British Parliament Passes Brexit Bill Allowing Jan. 31 Date for Withdrawal from E.U.

Zachary Evans

The U.K. House of Commons on Thursday passed a law allowing the country to separate from the European Union by January 31.

In a vote of 330-231, elected lawmakers approved the Withdrawal Agreement Bill, which determines the parameters of Britain’s separation.  The bill will make its way to the unelected House of Lords, which cannot overturn the legislation but can delay its passage into law.

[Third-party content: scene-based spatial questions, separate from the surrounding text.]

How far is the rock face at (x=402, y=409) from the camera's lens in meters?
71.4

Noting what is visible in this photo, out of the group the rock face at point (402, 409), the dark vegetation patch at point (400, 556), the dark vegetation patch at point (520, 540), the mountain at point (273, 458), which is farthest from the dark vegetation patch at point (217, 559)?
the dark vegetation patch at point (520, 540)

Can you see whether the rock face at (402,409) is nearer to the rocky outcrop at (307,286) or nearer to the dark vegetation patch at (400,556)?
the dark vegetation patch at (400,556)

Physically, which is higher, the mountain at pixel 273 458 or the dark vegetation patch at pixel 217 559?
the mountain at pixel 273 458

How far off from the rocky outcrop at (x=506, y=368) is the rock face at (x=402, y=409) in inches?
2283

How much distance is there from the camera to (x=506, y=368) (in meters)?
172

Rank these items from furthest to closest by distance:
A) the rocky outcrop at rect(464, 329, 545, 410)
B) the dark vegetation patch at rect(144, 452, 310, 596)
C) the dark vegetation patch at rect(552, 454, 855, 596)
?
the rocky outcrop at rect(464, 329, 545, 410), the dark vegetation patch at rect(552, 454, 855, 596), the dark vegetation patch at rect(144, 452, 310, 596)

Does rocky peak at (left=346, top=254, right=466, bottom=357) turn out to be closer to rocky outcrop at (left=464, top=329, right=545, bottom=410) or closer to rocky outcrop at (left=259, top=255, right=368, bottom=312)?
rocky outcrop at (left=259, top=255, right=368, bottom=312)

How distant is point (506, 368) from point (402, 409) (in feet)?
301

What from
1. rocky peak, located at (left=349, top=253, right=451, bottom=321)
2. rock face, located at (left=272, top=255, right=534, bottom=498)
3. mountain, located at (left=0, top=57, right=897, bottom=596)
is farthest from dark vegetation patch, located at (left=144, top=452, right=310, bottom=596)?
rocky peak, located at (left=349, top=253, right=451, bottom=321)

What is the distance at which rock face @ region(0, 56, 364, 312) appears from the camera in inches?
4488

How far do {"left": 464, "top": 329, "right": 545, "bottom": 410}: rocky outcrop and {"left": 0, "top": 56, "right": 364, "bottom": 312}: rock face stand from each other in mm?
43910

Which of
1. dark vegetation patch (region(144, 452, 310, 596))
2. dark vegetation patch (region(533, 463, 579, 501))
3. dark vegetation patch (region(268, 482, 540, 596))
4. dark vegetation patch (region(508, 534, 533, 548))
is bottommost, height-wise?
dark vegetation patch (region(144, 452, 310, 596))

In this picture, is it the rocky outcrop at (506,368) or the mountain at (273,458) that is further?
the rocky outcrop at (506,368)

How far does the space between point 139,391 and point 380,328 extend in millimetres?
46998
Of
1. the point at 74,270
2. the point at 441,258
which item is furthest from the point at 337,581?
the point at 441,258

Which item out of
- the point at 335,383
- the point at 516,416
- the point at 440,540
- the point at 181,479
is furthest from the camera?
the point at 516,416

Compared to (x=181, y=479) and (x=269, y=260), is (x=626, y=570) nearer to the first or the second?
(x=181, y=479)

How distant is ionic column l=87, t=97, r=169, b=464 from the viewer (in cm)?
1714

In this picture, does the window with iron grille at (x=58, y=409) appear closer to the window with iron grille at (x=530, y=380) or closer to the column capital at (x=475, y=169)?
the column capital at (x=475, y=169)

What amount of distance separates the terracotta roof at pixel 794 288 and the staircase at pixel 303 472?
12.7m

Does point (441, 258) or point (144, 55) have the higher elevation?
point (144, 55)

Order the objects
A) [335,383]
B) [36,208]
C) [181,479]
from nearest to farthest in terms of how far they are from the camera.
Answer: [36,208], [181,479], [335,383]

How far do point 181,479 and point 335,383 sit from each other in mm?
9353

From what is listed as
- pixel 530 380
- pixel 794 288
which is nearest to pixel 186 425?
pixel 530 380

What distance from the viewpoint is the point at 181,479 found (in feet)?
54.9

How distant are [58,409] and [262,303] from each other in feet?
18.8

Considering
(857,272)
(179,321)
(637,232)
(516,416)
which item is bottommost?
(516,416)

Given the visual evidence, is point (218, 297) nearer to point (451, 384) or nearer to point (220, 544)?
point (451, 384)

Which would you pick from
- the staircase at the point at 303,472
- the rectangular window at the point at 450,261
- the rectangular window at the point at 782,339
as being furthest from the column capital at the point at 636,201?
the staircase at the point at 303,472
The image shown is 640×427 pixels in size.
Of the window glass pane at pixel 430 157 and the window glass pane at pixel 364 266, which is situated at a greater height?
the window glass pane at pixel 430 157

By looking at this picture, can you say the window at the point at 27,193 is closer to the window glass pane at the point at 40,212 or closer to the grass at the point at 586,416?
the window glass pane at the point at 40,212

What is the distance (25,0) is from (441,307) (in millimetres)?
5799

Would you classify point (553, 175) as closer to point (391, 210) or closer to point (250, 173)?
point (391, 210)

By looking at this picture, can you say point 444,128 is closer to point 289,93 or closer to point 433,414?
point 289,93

“I have no doubt that their lordships will have heard the resounding message from the British people on the 12th of December,” commented Brexit Secretary Stephen Barclay. On that day Brits voted an overwhelming conservative majority into Parliament, handing the opposition Labour Party its worst defeat in decades.

The election and the bill’s passage were resounding victories for Prime Minister Boris Johnson, who has repeatedly pledged to “get Brexit done.” The U.K. voted in 2016 to leave the E.U., however Johnson’s predecessor Theresa May was unable to pass legislation authorizing the separation.

If the U.K. withdraws on January 31 as expected, the country will then have to renegotiate its trading relationship with the 28-member E.U. bloc.

“We cannot expect to agree on every aspect of this new partnership,” E.U. Brexit negotiator Michel Barnier told the AP. However, “we are ready to do our best in the 11 months.”

In December several days after his victory, Johnson once again pledged to move the country toward separation.

“Now is the time to act together as one reinvigorated nation, one United Kingdom, filled with renewed confidence in our national destiny and determined at last to take advantage of the opportunities that now lie before us,” Johnson said at the time.